Extrait du document:
+ + + + + + +

30/06/2011

Société du spectacle : à fréquenter plus assidûment


Gino Severini - La danse du pan-pan au "Monico", 1911
Musée national d'Art Moderne, Paris
Source


"Je me mis alors à fréquenter plus assidûment les bals, ce qu'on appelle les "Boîtes de nuit" : le Moulin de la Galette, le Bal Tabarin, et plus tard dans la nuit, les restaurants nocturnes comme Royal Souper, Rat Mort, Monico, etc. Ces lieux sont chers, mais moi, en ma qualité de bon danseur, j'obtins très vite l'entrée libre partout et des traitements de faveur. C'est ainsi que commencèrent à voir le jour mes premiers dessins de danseuses; je voulais les faire autrement que Degas qui les représentait toujours de manière statique; je pensais justement que grâce aux ressources de la technique néo-impressionniste entendue au sens large, c'est-à-dire étendue à la forme, je pouvais atteindre des effets de mouvement jamais encore tentés et trouver ainsi un lyrisme plus grand" (1).

Le Pan-pan au "Monico", perdu ou détruit au cours de la deuxième mondiale, refait par l'artiste en 1959 à partir de reproductions, n'est pas à l'exposition Severini de l'Orangerie (jusqu'au 25 juillet). Mais on peut y voir la danseuse bleue et autres virevoltantes créatures comme celles-ci, futuristes puis cubistes, puis, hélas, retournées à l'ordre... Et un charmant portrait-collage de Paul Fort, le beau-papa.

Le Pan-pan figurait à l'exposition futuriste de 1912 à Paris, de même que...


Gino Severini - Le chat noir, 1910-1911 
Musée des Beaux-Arts du Canada - Source

...qui illustre le conte d'Edgar Poe. Et à quelques mois d'écart un autre style encore, dans la même liste d'établissements nocturnes que le Monico :


Gino severini - L'hiéroglyphe dynamique du bal Tabarin, 1912
The Evelyn and Walter Hass, Jr. Fund Gallery  - Source


Arrivé à Paris en 1906, en contact avec Fénéon grâce auquel il connaît le travail de Seurat et Signac, Severini évolue en une dizaine d'années du divisionnisme macchiaiolo au cubisme synthétique en passant par le futurisme, sans perdre le contact avec Marinetti avec lequel il entretient une correspondance. Certaines des œuvres exposées à l'Orangerie lui sont d'ailleurs dédiées en termes amicaux.

Car pendant quelques années c'est la même musique sur laquelle trépignent les danseuses de Severini, et que joue Marinetti, génial et maléfique flûtiste de Hamelin qui devait en entraîner tant d'autres, et qui l'écrit si bien, un an après l'exposition futuriste parisienne, dans le Manifeste du Music-hall

"Le futurisme glorifie le Music-hall parce que : 
1. Le Music-hall, conséquence de l'électricité, né en quelque sorte avec nous, n'a heureusement pas de traditions, pas de maîtres, pas de dogmes, et se nourrit d'actualité véloce.

+ + + + + + +

Travail à faire:
1: Relevez tous les établissements nocturnes que Severini nomme dans la citation qui ouvre l'article consacré au peintre.
2: Reproduisez, dans le listing, les lignes qui vont de celle contenant "Looking at this" jusqu'à celle contenant "471 centimetres", ces deux lignes comprises.

+ + + + + + +

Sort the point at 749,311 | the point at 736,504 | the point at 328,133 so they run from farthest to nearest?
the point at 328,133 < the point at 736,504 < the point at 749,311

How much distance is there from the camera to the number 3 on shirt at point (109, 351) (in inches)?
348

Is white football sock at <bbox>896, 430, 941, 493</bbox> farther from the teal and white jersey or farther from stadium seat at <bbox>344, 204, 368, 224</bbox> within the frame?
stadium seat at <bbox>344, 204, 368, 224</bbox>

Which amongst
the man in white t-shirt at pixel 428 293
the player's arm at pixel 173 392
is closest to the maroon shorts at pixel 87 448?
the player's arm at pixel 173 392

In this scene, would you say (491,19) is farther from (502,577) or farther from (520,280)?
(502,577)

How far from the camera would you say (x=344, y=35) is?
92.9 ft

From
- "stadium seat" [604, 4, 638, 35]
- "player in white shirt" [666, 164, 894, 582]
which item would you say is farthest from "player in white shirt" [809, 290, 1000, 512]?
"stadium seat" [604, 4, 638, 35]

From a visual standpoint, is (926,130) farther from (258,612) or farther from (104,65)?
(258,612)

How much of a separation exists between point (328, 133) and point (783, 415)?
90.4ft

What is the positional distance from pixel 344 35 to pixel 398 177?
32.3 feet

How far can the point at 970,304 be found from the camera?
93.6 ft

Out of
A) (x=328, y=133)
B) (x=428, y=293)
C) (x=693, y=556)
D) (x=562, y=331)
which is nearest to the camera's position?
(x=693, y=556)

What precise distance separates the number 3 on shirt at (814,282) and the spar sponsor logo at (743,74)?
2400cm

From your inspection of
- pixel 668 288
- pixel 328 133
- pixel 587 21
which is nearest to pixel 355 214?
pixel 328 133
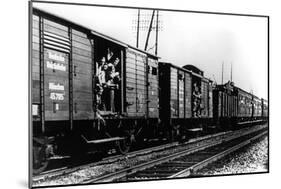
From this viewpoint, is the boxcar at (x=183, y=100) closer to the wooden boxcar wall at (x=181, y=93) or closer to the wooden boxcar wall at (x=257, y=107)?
the wooden boxcar wall at (x=181, y=93)

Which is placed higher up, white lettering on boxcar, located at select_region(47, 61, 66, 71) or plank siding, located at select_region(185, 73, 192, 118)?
white lettering on boxcar, located at select_region(47, 61, 66, 71)

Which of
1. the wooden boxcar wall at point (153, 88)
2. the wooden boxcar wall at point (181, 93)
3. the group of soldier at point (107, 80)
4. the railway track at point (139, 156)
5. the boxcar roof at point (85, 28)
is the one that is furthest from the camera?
the wooden boxcar wall at point (181, 93)

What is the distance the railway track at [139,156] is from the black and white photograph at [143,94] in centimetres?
1

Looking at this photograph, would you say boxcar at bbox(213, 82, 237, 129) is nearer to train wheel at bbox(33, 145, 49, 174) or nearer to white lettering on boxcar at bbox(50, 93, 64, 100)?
white lettering on boxcar at bbox(50, 93, 64, 100)

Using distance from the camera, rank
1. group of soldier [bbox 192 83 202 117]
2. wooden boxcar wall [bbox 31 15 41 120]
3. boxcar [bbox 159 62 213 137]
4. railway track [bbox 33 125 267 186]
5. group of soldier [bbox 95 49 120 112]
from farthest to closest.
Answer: group of soldier [bbox 192 83 202 117] → boxcar [bbox 159 62 213 137] → group of soldier [bbox 95 49 120 112] → railway track [bbox 33 125 267 186] → wooden boxcar wall [bbox 31 15 41 120]

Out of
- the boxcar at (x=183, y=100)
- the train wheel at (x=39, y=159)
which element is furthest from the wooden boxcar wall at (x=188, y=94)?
the train wheel at (x=39, y=159)

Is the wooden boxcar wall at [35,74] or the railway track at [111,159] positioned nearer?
the wooden boxcar wall at [35,74]

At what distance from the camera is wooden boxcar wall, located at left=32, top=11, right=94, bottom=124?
471 centimetres

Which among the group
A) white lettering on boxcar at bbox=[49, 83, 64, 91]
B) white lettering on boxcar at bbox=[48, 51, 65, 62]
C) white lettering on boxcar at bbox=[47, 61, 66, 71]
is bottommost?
white lettering on boxcar at bbox=[49, 83, 64, 91]

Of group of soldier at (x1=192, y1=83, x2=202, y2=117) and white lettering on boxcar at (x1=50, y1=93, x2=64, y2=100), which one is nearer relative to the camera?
white lettering on boxcar at (x1=50, y1=93, x2=64, y2=100)

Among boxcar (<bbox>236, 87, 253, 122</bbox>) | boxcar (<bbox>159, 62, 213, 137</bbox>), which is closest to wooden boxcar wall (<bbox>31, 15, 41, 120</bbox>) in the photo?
boxcar (<bbox>159, 62, 213, 137</bbox>)

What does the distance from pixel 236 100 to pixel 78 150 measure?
250 centimetres

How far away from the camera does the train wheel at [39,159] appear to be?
4.79 metres

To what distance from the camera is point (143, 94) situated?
575cm
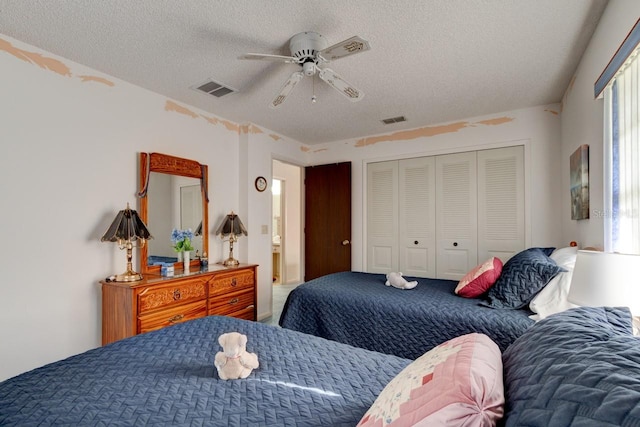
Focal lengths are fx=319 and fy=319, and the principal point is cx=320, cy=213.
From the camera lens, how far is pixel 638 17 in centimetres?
142

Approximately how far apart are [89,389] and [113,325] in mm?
1614

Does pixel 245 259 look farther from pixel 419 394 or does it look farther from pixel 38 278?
pixel 419 394

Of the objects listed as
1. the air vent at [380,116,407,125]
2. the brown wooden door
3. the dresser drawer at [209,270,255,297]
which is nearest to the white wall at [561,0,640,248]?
the air vent at [380,116,407,125]

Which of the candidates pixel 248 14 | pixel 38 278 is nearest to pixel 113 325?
pixel 38 278

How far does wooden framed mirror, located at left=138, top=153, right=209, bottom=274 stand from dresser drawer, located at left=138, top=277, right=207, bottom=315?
0.38 meters

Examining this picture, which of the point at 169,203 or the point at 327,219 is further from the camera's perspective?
the point at 327,219

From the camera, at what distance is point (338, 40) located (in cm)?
213

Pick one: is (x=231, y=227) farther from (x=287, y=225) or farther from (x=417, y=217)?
(x=287, y=225)

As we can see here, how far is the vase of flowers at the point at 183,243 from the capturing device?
9.93 feet

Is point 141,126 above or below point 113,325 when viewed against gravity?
above

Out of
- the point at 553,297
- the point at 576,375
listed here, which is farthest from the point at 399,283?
the point at 576,375

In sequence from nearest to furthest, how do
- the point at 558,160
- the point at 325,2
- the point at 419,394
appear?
the point at 419,394, the point at 325,2, the point at 558,160

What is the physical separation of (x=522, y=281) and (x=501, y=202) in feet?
5.92

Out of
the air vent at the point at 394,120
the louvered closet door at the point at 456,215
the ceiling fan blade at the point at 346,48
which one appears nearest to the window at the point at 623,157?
the ceiling fan blade at the point at 346,48
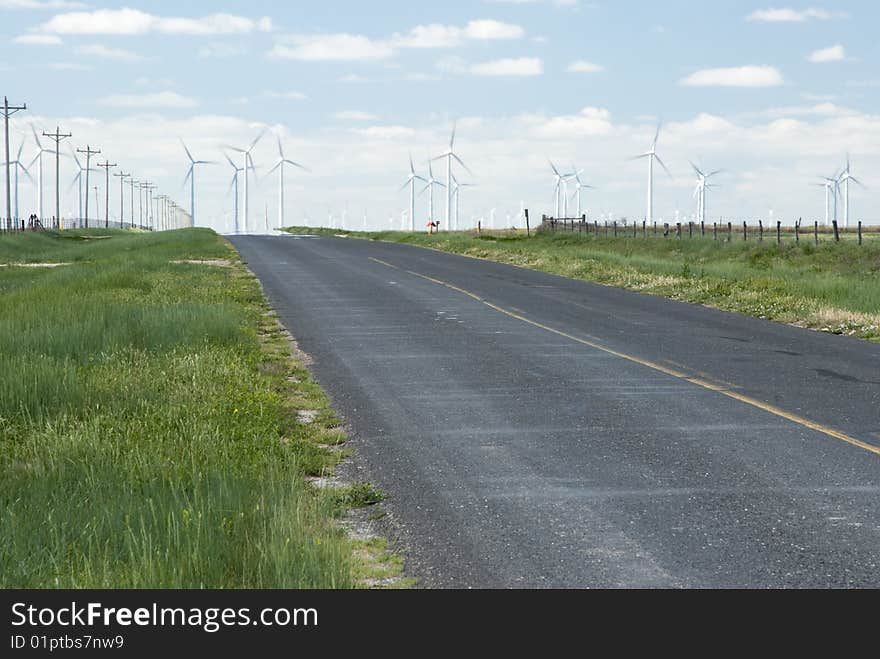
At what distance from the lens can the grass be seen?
23.8 m

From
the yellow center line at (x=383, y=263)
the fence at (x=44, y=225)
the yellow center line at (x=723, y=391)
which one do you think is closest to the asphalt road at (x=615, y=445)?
the yellow center line at (x=723, y=391)

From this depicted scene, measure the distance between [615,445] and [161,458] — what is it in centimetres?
390

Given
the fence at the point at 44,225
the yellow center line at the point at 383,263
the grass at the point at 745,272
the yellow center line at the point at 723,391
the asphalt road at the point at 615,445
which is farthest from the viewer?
the fence at the point at 44,225

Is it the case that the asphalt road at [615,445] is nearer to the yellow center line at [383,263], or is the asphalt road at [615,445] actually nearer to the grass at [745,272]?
the grass at [745,272]

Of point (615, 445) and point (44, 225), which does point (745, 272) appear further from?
point (44, 225)

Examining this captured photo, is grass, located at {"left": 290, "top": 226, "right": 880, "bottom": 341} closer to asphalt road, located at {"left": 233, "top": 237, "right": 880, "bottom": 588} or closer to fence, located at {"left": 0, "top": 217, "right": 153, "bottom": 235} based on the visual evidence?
asphalt road, located at {"left": 233, "top": 237, "right": 880, "bottom": 588}

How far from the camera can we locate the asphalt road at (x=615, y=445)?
22.2ft

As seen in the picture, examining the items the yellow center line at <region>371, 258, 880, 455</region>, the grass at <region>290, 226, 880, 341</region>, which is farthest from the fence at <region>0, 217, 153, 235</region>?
the yellow center line at <region>371, 258, 880, 455</region>

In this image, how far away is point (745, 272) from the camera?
34844 millimetres

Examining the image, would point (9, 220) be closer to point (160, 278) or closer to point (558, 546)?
point (160, 278)

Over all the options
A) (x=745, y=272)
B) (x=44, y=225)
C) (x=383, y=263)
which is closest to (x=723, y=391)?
(x=745, y=272)

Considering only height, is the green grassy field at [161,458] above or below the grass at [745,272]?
below

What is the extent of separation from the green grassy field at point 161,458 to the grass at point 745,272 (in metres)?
11.5

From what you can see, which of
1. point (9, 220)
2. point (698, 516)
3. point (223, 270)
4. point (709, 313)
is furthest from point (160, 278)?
point (9, 220)
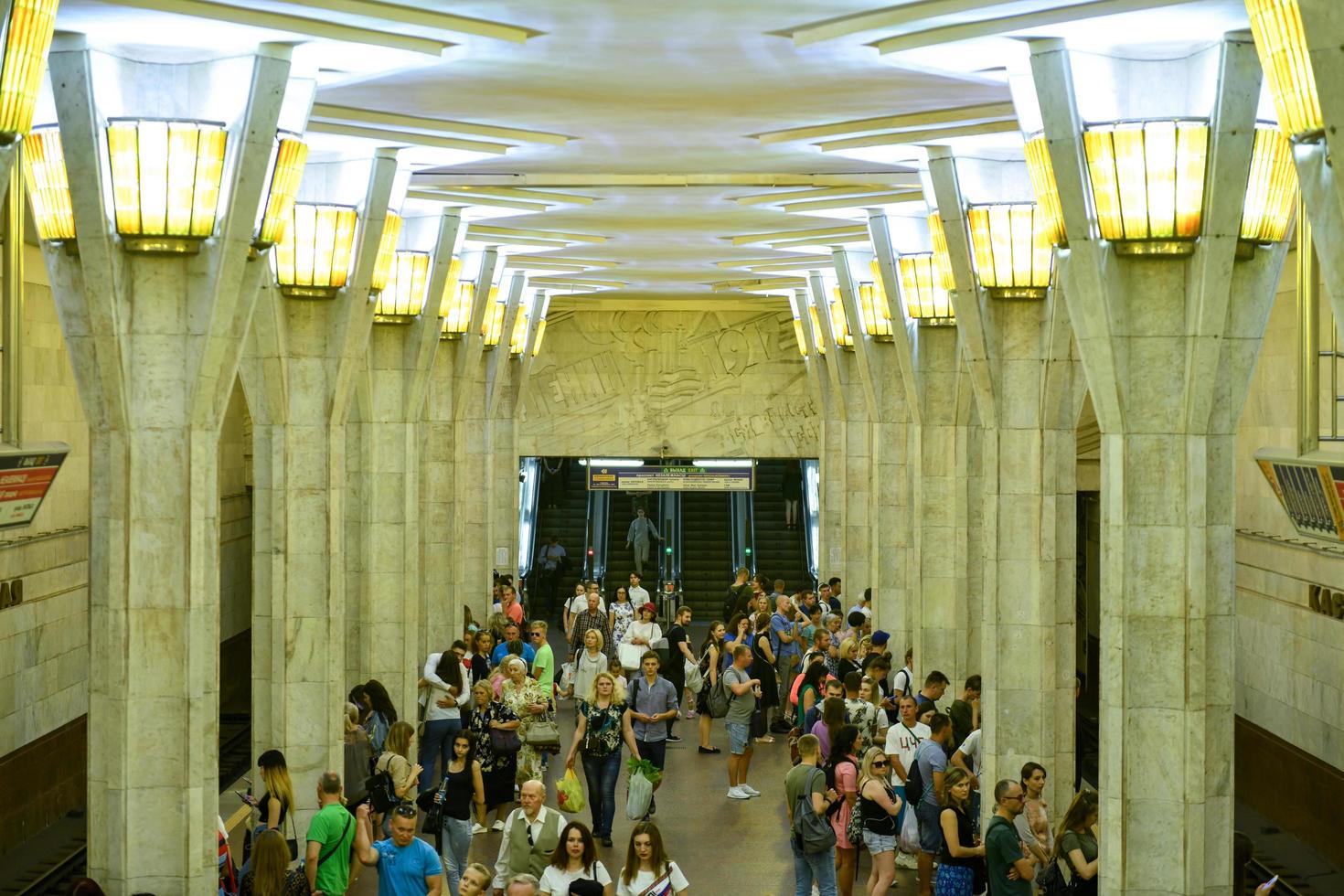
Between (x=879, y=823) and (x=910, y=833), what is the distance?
0.56 meters

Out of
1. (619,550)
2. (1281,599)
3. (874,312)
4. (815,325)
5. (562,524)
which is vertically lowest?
(619,550)

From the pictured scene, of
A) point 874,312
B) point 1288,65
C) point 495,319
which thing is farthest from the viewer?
point 495,319

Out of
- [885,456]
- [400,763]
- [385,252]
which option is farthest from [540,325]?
[400,763]

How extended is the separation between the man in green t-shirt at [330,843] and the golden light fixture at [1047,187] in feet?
15.7

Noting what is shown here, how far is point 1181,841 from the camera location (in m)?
8.82

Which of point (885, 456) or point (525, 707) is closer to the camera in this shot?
point (525, 707)

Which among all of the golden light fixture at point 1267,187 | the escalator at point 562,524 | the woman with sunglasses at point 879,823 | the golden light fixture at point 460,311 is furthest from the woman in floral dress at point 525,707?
the escalator at point 562,524

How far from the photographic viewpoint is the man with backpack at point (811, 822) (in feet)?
34.4

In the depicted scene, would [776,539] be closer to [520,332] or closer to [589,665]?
[520,332]

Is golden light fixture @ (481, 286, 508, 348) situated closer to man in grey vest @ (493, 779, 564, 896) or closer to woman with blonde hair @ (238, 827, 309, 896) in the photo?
man in grey vest @ (493, 779, 564, 896)

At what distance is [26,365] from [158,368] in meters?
5.73

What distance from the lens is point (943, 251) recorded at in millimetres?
13188

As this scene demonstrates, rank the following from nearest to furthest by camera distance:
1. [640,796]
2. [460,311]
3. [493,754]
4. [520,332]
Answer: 1. [493,754]
2. [640,796]
3. [460,311]
4. [520,332]

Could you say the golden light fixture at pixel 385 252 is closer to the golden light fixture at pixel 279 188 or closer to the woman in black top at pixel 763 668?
the golden light fixture at pixel 279 188
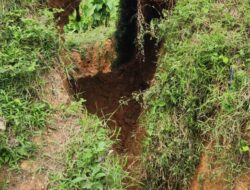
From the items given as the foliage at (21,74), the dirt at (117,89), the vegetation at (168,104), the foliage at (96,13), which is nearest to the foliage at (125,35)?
the dirt at (117,89)

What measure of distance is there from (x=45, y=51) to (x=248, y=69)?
1885 millimetres

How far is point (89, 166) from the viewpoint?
3543mm

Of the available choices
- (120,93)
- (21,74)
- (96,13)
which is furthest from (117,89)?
(21,74)

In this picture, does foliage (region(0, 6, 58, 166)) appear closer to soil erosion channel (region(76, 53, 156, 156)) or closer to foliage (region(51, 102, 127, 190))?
foliage (region(51, 102, 127, 190))

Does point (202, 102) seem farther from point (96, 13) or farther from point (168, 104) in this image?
point (96, 13)

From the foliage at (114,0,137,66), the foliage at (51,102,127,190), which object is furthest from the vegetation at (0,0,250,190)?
the foliage at (114,0,137,66)

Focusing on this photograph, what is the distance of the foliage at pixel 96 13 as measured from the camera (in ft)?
27.8

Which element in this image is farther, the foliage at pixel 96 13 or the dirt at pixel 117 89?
the foliage at pixel 96 13

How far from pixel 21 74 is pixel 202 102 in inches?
63.6

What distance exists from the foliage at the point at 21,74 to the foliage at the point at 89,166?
0.34 m

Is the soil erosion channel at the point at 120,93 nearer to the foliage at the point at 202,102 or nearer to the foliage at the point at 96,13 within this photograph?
the foliage at the point at 202,102

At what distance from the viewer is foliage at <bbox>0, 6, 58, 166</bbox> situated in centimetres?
369

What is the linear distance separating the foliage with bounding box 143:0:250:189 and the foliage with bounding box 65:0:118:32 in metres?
4.17

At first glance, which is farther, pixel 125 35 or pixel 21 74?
pixel 125 35
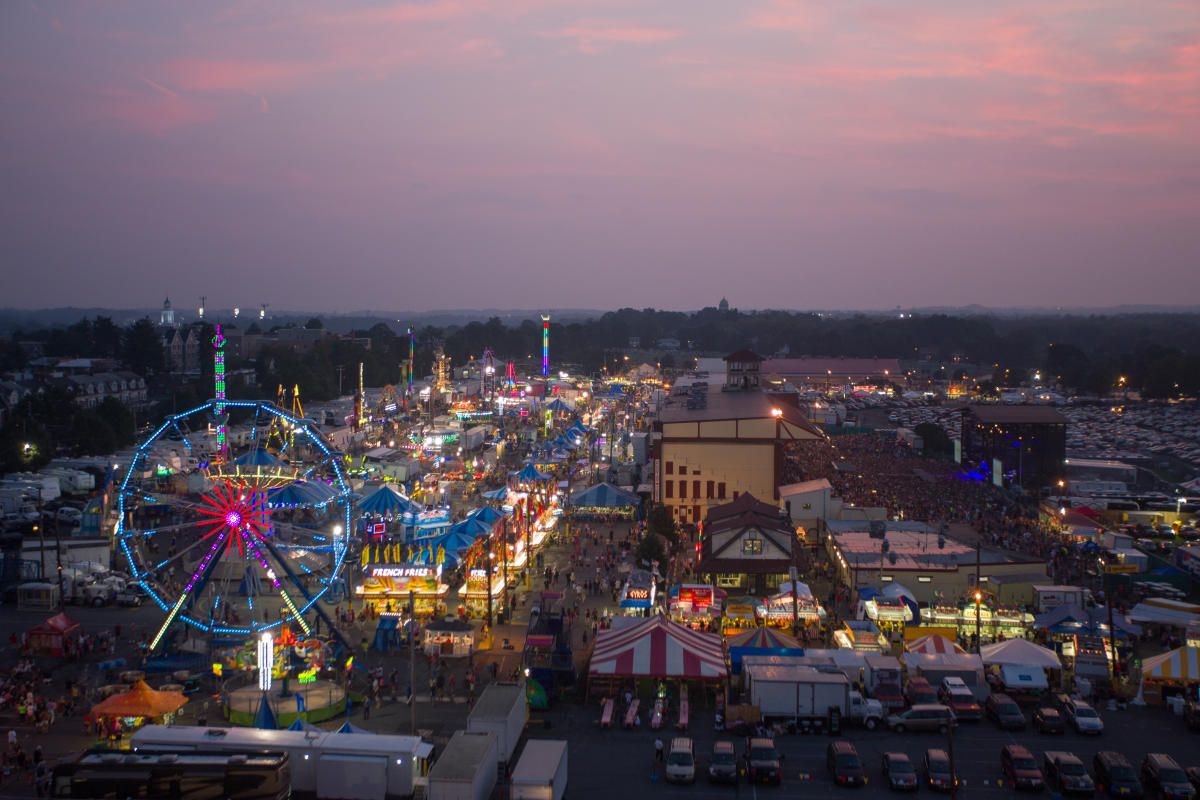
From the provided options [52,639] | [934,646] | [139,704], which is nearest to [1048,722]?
[934,646]

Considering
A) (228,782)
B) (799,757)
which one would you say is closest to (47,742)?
(228,782)

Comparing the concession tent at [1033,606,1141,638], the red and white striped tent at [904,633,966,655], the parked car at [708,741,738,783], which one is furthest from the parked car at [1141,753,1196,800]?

+ + + + + + +

Solutions par tâche:
1: Le Moulin de la Galette, le Bal Tabarin, Royal Souper, Rat Mort, Monico

2:
Looking at this photograph, would you say boxcar at bbox(213, 82, 237, 129) is nearer to train wheel at bbox(33, 145, 49, 174) or nearer to white lettering on boxcar at bbox(50, 93, 64, 100)?
white lettering on boxcar at bbox(50, 93, 64, 100)

Using distance from the camera, rank
1. group of soldier [bbox 192 83 202 117]
2. wooden boxcar wall [bbox 31 15 41 120]
3. boxcar [bbox 159 62 213 137]
4. railway track [bbox 33 125 267 186]
5. group of soldier [bbox 95 49 120 112]
from farthest to closest.
Answer: group of soldier [bbox 192 83 202 117] → boxcar [bbox 159 62 213 137] → group of soldier [bbox 95 49 120 112] → railway track [bbox 33 125 267 186] → wooden boxcar wall [bbox 31 15 41 120]

Out of
- the boxcar at (x=183, y=100)
- the train wheel at (x=39, y=159)
which element is furthest from the wooden boxcar wall at (x=188, y=94)?
the train wheel at (x=39, y=159)

Is the wooden boxcar wall at [35,74] or the railway track at [111,159] positioned nearer?
the wooden boxcar wall at [35,74]

At what distance from the camera is wooden boxcar wall, located at left=32, top=11, right=94, bottom=124?
471 centimetres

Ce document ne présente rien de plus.